Sino-Japanese relations are unlikely to improve anytime soon if Japanese Prime Minister Shinzo Abe's speech to his country's parliament on Tuesday is any indication, a Chinese expert said.
In a speech opening the Japanese parliament's extra session, Abe pledged to push forward with his plans to bolster Japan's defense in the face of what he called an "increasingly insecure environment".
Abe said he will establish a security council within his office that will be a diplomatic and defense command center, a move lawmakers are expected to approve during the 53-day session.
Abe said Japanese coast guard officers and Self-Defense Forces deployed around the Diaoyu Islands are "facing 'reality' in this instant of time and we must not look away from this 'reality', which shows the security environment is growing increasingly severe," Kyodo News reported.
Hu Jiping, director of the Institute of Japanese Studies at the China Institutes of Contemporary International Relations, said the Abe administration is using China as an excuse to justify its military buildup.
"Abe's aggressive stance on security issues will do no good to ties with China," Hu said. "I don't see that Abe has a desire to mend Japan's relationship with China."
Abe also seeks to allow Japanese defense troops to fight when its allies are attacked, which would require reinterpreting the war-renouncing Article 9 of the country's pacifist Constitution. The move is a reversal of the stance of previous administrations.
"As global interdependency deepens, Japan can no longer protect its own peace without actively fulfilling its responsibility to global peace and stability," Abe said in the speech.
The ruling party also hopes to pass a companion bill protecting state secrets. Supporters of the legislation said it is necessary as Japan seeks greater responsibility in international security.

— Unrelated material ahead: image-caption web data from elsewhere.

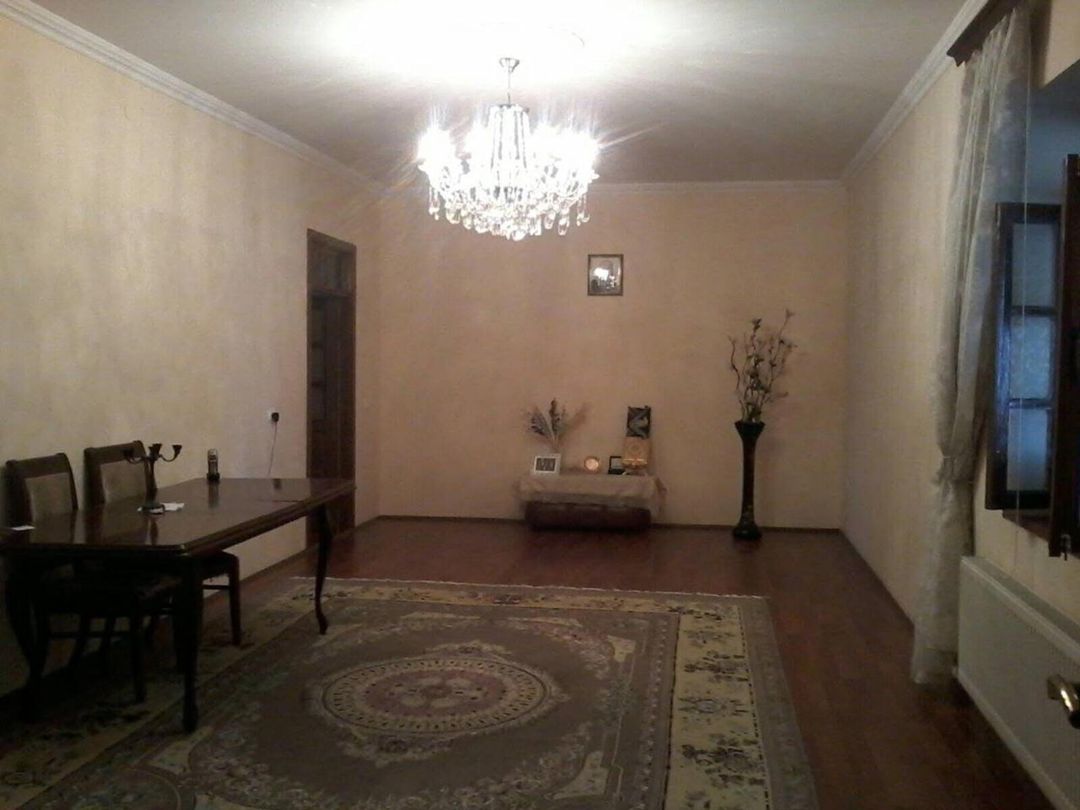 Satılır 4 otaqlı həyət evi/bağ evi 200 m² — Ev, villa, Bakı (5)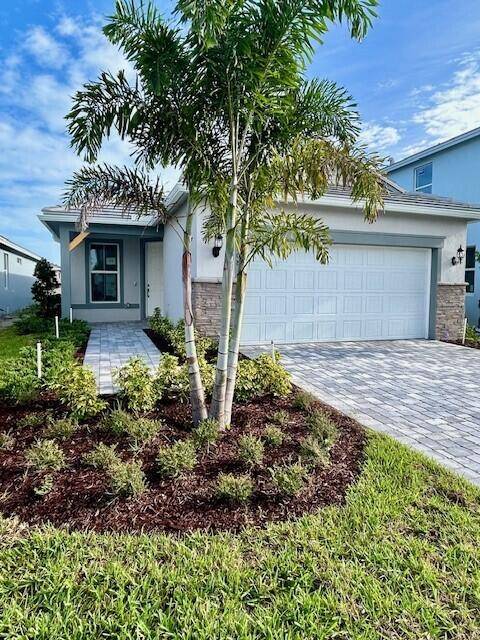 NEW CONSTRUCTION Welcome to Harbor Isle located just minutes from the Intracoastal and beautiful Treasure Coast Beaches.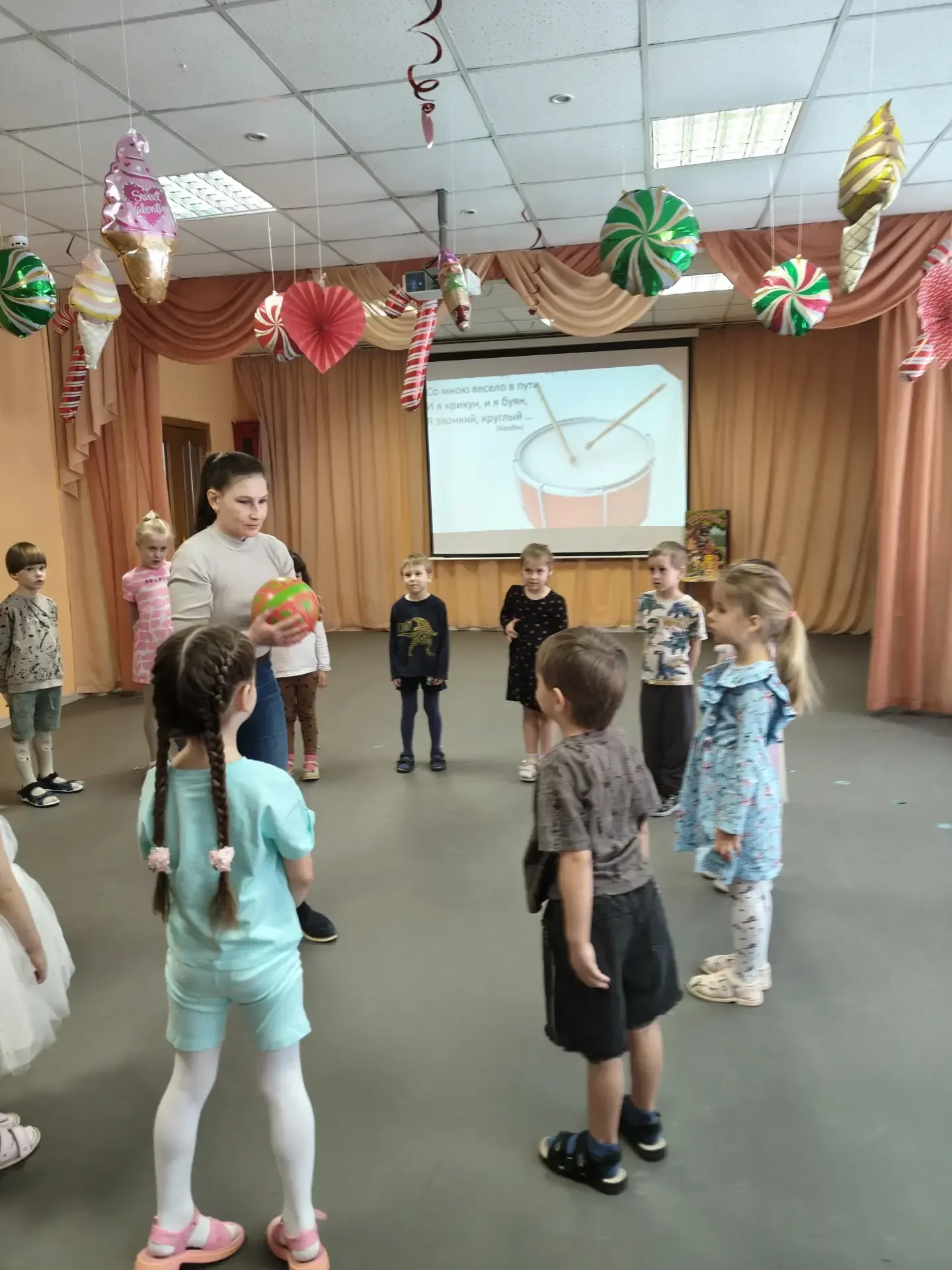 21 февраля, в Международный день родного языка, в дошкольных группах царила особая атмосфера познани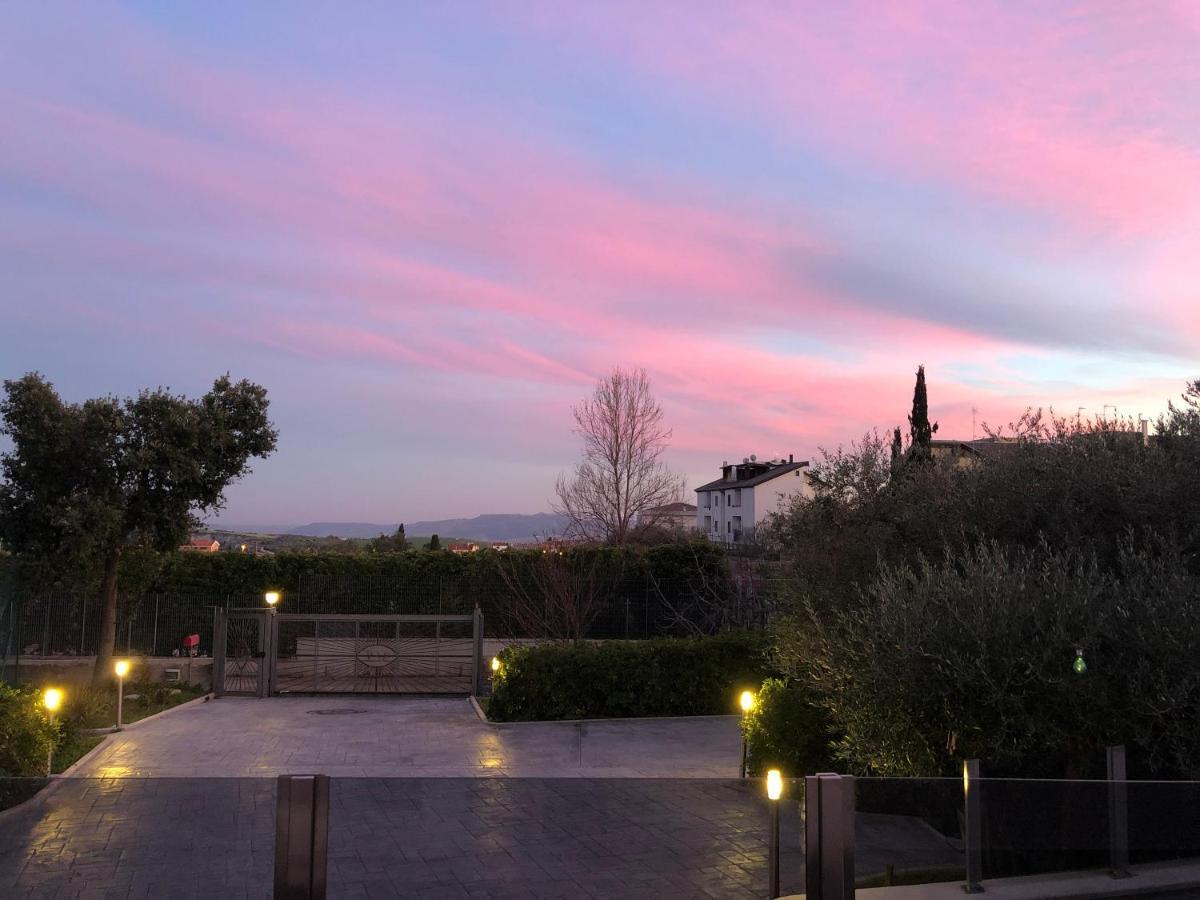 La Casetta Tra Sassi E Ulivi B&B Matera Exterior foto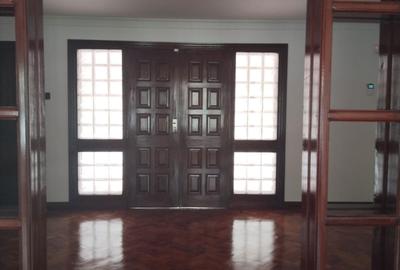 5 Bed Townhouse with En Suite in Lavington - 2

Economic ties soured about a year ago, after Japan announced plans to "nationalize" some of China's Diaoyu Islands.
In the first half of this year, Japan's exports to China fell 17.1 percent, while Japanese imports from China fell 6.9 percent, according to Japanese customs officials. China is still Japan's largest trading partner, but Japan will lose more market share in China under the trend.
November will see an influx of Japanese politicians and business people into China, including Democratic Party of Japan leader Banri Kaieda, according to Kyodo News. The Japan-China Economic Association, headed by Toyota Motor Corp Chairman Fujio Cho, is expected to send a group of about 100 Japanese business magnates to China next month.
"Those trips may somehow help improve economic ties," Hu said.
But "without a fundamental improvement in political ties, economic relations will not get much better," he said.